◆ The tasks:
(1) In the Jenny Geddes passage, who was reading the Collects when the stool was thrown?
(2) Please continue the Jenny Geddes passage, starting right after its final sentence.

Since the early years of the 17th century, the Scottish Church had been established on the same Episcopalian basis as its English cousin, but was far more puritan, both in doctrine and practice. In 1633 King Charles I came to St Giles' to have his Scottish coronation service, using the full Anglican rites, accompanied by William Laud, his new Archbishop of Canterbury. In the years that followed he began to consider ways of introducing Anglican-style church services in Scotland. The King arranged a Commission to draw up a prayer book suitable for Scotland, and in 1637 an Edinburgh printer produced:

The BOOKE OF Common Prayer
AND Administration Of The Sacraments:
And other parts of divine Service
for the use of the CHURCH OF SCOTLAND.

These developments met with widespread opposition.

The first use of the prayer book was in St Giles' on Sunday 23 July 1637, when James Hannay, Dean of Edinburgh, began to read the Collects, part of the prescribed service, and Jenny Geddes, a market-woman or street-seller, threw her stool straight at the Minister's head. Some sources describe it as a "fald stool" or a "creepie-stool" meaning a folding stool as shown flying towards the Dean in the illustration, while others claim that it was a larger, three-legged cuttie-stool. As she hurled the stool she is reported to have yelled:
"De'il gie you colic, the wame o’ ye, fause thief; daur ye say Mass in my lug?" meaning "Devil cause you colic in your stomach, false thief: dare you say the Mass in my ear?".

◆ Supplied data:
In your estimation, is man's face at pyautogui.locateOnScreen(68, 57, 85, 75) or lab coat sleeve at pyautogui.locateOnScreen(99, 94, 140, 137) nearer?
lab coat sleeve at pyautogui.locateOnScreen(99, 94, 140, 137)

◆ Answers:
(1) James Hannay, Dean of Edinburgh.

(2)
This was the start of a general tumult with much of the congregation shouting abuse and throwing Bibles, stools, sticks and stones. Prebble reports the phrase "Daur ye say Mass in my lug?" as being addressed to a gentleman in the congregation who murmured a dutiful response to the liturgy, getting thumped with a Bible for his pains, and describes Jenny as one of a number of "waiting-women" who were paid to arrive early and sit on their folding stools to hold a place for their patrons. The rioters were ejected by officers summoned by the Provost, but for the rest of the service hammered at the doors and threw stones at the windows.